Ten-year-old table tennis player Emily Liu is one of the youngest athletes at the 2019 Canada Winter Games.
But it would be perilous to underestimate her.
The Grade-5 student routinely conquers competitors who are much older and larger.
Playing in the under-18 category, she admits can be scary. But Liu settles her nerves by rationalizing that this kind of age gap actually works in her favour.
“I calm down because if they’re older, I have no pressure. If somebody’s younger than you, you always think, I have to win this!” she said, “but if they’re older (and you lose), you think, well they have more experience…”
Liu taught herself to play for fun at age four by watching her brother, who is 11 years older, play ping pong.
“I used to pick up the balls,” she remembers. But Liu soon decided it was more fun to paddle them back and forth over the net.
She was such a natural at the sport that her parents, who had emigrated from China to Toronto, then Calgary, hired a coach to start working with her when Liu was six.
The composed elementary student now practises with the Calgary United Sport Table Tennis Association from two to three hours a day, four days a week. Besides fitting this in around her school work, violin practise and drawing, she also has a special session with her table tennis coach once a week, to further hone her skills.

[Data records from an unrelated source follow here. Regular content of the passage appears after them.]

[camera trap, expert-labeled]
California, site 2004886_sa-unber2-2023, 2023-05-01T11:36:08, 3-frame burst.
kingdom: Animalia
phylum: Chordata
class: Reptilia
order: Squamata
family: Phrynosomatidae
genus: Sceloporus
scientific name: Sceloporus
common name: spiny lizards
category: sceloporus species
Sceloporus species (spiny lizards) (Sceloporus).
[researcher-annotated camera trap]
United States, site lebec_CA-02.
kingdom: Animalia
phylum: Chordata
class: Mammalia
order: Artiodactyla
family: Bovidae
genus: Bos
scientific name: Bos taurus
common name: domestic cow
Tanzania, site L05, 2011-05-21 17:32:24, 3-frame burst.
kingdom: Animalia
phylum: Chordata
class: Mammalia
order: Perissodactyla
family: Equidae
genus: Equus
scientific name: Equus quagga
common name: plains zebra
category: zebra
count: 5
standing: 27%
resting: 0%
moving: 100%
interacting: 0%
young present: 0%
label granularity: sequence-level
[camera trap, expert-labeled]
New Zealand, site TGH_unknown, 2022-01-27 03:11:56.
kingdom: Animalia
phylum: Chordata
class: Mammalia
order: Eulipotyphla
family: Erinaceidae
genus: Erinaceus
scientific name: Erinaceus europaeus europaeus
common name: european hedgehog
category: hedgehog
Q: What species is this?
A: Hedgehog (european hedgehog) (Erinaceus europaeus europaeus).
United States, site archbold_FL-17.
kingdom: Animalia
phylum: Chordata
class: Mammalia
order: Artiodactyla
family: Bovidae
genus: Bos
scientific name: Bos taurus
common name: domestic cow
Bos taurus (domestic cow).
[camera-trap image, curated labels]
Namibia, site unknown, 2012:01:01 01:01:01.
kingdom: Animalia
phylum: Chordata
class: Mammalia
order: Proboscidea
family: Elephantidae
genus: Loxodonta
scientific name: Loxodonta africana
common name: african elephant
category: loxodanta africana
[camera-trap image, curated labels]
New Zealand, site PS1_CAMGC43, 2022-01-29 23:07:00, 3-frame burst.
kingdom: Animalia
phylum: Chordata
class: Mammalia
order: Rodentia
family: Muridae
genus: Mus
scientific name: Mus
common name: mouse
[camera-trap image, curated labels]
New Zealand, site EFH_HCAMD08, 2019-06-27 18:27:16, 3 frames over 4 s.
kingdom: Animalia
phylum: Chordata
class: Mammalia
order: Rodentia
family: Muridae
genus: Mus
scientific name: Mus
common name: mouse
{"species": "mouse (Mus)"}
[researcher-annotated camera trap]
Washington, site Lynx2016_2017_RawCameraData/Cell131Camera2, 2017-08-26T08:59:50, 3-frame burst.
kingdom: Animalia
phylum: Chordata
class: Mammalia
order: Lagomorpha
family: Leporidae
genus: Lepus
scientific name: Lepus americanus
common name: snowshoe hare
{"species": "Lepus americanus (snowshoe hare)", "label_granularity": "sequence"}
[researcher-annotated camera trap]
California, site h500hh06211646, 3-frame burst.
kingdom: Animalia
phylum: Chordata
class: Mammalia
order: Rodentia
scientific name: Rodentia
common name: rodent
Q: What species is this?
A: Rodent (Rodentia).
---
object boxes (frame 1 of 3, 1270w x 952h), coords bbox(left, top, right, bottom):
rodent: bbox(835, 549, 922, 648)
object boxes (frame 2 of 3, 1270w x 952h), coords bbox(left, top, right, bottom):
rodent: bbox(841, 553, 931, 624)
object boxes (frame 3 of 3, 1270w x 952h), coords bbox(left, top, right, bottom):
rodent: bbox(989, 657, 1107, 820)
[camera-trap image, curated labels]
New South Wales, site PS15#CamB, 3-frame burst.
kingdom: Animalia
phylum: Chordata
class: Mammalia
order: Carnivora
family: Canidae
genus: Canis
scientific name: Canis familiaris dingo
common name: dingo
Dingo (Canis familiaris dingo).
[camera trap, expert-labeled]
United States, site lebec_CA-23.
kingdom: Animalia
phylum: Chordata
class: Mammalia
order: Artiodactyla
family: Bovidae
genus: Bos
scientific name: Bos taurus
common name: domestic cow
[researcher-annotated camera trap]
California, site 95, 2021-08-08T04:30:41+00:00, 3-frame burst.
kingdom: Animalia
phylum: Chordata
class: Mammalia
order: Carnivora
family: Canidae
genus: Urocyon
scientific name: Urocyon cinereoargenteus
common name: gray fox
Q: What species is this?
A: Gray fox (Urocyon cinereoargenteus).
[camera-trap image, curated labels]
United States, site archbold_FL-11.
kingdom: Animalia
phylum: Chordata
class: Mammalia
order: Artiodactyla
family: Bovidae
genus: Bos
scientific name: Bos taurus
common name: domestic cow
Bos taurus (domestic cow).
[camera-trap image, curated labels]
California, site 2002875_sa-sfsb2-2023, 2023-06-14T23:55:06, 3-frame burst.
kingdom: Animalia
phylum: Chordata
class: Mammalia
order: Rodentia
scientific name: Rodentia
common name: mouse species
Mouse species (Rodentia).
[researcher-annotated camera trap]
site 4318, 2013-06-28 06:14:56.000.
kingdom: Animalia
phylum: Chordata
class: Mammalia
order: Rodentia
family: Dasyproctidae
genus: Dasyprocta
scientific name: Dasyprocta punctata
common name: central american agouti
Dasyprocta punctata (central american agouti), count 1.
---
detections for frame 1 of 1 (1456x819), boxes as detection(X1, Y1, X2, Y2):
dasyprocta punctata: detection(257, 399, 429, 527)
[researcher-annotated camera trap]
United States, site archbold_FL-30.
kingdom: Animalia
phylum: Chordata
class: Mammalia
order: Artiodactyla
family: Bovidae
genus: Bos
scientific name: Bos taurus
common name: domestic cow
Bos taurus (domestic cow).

While everyone has their own style of playing, Liu believes it takes great endurance and hand-to-eye coordination to do well — but mostly “it takes confidence.”
Her coach, Phillip Xie, credits Liu for “being very brave,” as well as focused, and “trying everything she can” to win. “I told her, ‘No pressure, do your best and enjoy the game.’”
With no siblings around her age, Liu said she loves the social aspect of getting together with other table tennis players.
Her team previously competed in Vancouver, B.C. where Liu was one of the best players under age 15. “I tell my friends about competitions and they support me.”
Of the 2019 Canada Games in Red Deer, Liu said, “I was kind of nervous at first, because I had never been to this big a gym (in Westerner Park) and there are new people here I didn’t meet before.”
But she handled herself well: Liu and her doubles partner, Judy Pan, started out on Saturday by beating a team from Saskatchewan.